Stored dataset lines:
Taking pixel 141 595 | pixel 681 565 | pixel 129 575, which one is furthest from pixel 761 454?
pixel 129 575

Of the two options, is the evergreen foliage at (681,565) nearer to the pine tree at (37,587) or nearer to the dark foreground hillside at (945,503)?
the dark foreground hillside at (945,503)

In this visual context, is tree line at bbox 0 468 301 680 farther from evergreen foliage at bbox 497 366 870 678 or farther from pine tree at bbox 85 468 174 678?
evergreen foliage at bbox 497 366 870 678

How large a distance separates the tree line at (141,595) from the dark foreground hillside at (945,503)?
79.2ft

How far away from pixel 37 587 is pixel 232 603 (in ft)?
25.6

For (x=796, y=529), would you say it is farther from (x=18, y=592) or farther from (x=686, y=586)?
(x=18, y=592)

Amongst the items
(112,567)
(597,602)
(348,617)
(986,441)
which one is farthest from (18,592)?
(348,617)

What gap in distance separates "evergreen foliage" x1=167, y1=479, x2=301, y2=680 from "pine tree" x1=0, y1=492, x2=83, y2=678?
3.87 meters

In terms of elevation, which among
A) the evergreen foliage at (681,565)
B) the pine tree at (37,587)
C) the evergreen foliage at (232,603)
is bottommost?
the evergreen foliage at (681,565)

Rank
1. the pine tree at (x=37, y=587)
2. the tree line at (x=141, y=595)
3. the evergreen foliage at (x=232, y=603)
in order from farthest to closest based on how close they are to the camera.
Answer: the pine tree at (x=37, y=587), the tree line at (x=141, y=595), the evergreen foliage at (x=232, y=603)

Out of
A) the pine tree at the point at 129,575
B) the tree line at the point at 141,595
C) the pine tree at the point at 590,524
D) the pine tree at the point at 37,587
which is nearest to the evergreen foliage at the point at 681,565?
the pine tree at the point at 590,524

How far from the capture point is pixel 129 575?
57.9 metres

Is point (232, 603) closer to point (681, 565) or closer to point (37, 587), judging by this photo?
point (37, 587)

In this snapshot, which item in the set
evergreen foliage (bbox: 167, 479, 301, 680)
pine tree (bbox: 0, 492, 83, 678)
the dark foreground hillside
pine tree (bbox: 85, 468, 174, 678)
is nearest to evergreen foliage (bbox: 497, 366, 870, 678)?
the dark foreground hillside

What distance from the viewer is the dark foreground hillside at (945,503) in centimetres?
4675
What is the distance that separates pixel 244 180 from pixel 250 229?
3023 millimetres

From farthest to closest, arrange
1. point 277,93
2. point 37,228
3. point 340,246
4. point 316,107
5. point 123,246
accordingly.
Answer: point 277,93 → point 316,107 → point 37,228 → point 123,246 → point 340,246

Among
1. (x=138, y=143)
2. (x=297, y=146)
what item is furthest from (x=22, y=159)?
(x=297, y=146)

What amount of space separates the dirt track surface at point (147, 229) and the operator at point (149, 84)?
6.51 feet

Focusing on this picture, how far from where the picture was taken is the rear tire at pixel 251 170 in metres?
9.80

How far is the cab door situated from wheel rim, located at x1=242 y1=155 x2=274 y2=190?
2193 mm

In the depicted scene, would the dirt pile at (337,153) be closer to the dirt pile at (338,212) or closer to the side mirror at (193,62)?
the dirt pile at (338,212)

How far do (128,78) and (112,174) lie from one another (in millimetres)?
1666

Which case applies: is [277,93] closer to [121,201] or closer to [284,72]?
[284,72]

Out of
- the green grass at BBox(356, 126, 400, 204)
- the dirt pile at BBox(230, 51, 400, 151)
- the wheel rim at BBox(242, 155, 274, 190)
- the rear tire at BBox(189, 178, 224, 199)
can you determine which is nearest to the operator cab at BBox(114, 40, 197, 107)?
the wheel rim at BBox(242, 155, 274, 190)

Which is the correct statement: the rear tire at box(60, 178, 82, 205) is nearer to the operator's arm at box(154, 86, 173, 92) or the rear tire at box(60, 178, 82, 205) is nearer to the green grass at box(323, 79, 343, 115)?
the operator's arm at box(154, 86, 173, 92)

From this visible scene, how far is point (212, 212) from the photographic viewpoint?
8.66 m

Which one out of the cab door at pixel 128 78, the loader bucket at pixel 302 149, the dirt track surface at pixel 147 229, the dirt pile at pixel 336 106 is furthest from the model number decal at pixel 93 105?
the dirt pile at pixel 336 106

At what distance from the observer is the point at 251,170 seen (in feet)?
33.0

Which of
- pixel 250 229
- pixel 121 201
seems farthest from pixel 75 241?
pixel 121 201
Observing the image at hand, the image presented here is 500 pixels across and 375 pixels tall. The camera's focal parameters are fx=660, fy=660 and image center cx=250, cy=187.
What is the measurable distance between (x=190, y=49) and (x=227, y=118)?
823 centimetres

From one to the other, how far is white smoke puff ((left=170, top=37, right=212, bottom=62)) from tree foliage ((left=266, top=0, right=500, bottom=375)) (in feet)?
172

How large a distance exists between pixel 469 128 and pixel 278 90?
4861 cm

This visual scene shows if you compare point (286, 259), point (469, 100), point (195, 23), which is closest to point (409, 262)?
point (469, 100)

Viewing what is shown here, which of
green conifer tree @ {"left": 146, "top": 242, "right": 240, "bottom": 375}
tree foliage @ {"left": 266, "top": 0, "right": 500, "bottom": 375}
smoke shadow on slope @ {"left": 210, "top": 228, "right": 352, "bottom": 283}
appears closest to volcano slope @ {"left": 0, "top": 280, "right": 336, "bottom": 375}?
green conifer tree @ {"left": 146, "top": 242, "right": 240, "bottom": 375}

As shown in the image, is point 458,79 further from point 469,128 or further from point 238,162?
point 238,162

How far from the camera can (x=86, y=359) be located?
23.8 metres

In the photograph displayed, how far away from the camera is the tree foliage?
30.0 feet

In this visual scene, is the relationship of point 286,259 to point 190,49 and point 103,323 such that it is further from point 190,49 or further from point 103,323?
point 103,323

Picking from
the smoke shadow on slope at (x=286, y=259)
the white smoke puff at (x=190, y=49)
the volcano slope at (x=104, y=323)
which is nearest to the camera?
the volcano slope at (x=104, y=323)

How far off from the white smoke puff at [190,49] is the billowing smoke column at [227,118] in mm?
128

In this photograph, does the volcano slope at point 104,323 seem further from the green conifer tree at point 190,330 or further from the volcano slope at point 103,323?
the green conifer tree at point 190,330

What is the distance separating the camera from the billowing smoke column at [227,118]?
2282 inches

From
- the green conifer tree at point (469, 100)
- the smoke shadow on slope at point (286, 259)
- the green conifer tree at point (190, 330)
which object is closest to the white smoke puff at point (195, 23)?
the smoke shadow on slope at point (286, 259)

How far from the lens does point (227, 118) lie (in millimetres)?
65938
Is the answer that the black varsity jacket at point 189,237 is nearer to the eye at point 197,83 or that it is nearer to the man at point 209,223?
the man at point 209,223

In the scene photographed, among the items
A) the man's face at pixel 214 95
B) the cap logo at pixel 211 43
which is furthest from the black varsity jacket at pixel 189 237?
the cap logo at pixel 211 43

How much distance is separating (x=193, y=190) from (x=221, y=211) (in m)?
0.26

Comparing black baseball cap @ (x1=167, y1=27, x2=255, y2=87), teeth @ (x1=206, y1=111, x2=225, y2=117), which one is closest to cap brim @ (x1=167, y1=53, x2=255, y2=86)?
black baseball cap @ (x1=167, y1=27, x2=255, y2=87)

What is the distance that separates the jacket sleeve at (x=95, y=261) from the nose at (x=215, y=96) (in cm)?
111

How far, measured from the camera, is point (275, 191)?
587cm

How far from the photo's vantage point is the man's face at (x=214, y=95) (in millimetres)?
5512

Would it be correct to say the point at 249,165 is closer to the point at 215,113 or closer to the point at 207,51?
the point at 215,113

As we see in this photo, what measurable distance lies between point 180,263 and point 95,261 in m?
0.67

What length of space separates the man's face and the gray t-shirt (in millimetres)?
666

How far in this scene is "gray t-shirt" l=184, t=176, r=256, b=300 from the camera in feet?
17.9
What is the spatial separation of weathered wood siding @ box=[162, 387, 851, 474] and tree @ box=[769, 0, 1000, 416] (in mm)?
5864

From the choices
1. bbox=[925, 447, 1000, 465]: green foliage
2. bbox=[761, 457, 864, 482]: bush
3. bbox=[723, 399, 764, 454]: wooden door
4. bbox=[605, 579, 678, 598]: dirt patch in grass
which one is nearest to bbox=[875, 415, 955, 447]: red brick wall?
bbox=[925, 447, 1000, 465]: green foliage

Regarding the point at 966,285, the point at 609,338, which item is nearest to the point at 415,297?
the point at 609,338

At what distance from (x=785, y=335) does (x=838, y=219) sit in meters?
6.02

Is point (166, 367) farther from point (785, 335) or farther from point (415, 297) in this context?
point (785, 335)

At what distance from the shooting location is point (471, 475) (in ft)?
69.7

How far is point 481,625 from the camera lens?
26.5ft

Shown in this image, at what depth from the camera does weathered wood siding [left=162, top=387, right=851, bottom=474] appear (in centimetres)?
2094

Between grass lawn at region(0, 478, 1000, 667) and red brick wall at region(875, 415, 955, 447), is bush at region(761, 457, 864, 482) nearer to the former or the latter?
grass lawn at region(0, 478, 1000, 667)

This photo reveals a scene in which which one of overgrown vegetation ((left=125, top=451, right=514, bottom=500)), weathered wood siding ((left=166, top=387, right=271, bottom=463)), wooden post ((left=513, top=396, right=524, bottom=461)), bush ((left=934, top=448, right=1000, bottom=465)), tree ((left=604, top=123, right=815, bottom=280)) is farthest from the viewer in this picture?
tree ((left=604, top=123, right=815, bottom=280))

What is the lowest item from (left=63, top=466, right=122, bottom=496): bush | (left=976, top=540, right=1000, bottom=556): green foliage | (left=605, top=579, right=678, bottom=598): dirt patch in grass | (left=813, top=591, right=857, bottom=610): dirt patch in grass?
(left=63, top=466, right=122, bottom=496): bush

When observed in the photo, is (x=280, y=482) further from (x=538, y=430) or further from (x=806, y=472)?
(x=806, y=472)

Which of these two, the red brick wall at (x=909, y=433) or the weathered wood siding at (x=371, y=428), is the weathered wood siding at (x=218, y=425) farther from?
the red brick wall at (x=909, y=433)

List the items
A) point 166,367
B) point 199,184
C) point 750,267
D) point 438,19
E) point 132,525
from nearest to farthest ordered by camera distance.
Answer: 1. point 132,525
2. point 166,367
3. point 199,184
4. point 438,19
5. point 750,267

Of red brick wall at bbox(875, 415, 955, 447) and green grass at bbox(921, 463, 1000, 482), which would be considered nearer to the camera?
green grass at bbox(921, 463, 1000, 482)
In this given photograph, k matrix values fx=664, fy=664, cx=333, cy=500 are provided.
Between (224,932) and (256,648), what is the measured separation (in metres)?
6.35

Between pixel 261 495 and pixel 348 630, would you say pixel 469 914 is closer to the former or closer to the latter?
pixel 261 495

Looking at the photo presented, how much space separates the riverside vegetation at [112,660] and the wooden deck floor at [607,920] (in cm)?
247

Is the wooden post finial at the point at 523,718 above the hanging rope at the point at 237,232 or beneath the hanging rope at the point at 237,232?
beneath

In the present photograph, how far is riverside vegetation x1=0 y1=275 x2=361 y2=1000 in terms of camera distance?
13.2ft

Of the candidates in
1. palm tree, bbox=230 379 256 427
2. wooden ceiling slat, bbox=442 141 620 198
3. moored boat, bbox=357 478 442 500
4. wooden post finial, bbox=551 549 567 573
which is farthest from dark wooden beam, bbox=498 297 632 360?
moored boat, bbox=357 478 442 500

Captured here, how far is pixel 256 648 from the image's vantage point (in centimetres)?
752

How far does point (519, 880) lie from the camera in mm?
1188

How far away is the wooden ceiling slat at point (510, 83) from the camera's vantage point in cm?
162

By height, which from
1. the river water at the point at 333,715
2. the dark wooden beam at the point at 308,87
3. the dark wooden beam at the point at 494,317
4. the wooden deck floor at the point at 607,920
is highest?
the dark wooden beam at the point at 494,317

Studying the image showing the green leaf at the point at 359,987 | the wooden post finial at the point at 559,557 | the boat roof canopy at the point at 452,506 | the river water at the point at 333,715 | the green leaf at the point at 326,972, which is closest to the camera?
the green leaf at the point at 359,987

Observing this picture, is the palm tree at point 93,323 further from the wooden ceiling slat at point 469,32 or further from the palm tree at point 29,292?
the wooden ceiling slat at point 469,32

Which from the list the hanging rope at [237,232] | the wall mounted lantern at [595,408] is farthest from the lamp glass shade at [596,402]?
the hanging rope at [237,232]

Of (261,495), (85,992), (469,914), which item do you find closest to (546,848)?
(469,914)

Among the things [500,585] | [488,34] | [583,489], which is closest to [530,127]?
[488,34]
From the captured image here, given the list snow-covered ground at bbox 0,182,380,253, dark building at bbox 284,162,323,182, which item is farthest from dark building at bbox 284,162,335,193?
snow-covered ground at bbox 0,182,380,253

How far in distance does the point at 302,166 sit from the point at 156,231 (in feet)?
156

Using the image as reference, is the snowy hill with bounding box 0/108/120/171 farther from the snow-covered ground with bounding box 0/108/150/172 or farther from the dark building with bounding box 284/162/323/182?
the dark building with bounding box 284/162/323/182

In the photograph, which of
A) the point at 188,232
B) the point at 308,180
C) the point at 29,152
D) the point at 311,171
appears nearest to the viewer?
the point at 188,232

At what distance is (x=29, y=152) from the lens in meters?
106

» **DIRECTIVE**:
Please retype the lines from the start of the list through the line containing "Answer: the pine", both included, exactly as they appear.

» **OUTPUT OF THE TASK**:
Taking pixel 141 595 | pixel 681 565 | pixel 129 575, which one is furthest from pixel 761 454?
pixel 129 575

Of the two options, is the evergreen foliage at (681,565) nearer to the pine tree at (37,587) or nearer to the dark foreground hillside at (945,503)?
the dark foreground hillside at (945,503)

In this visual context, is tree line at bbox 0 468 301 680 farther from evergreen foliage at bbox 497 366 870 678 or farther from pine tree at bbox 85 468 174 678?
evergreen foliage at bbox 497 366 870 678

How large a distance separates the tree line at (141,595) from the dark foreground hillside at (945,503)?
79.2ft

How far away from pixel 37 587 is pixel 232 603 (in ft)?
25.6

For (x=796, y=529), would you say it is farther from (x=18, y=592) or farther from (x=686, y=586)?
(x=18, y=592)

Amongst the items
(112,567)
(597,602)
(348,617)
(986,441)
which one is farthest from (18,592)?
(348,617)

What gap in distance separates "evergreen foliage" x1=167, y1=479, x2=301, y2=680 from "pine tree" x1=0, y1=492, x2=83, y2=678?
3.87 meters

In terms of elevation, which among
A) the evergreen foliage at (681,565)
B) the pine tree at (37,587)
C) the evergreen foliage at (232,603)
is bottommost?
the evergreen foliage at (681,565)

Rank
1. the pine tree at (x=37, y=587)
2. the tree line at (x=141, y=595)
3. the evergreen foliage at (x=232, y=603)
in order from farthest to closest based on how close they are to the camera.
Answer: the pine tree at (x=37, y=587), the tree line at (x=141, y=595), the evergreen foliage at (x=232, y=603)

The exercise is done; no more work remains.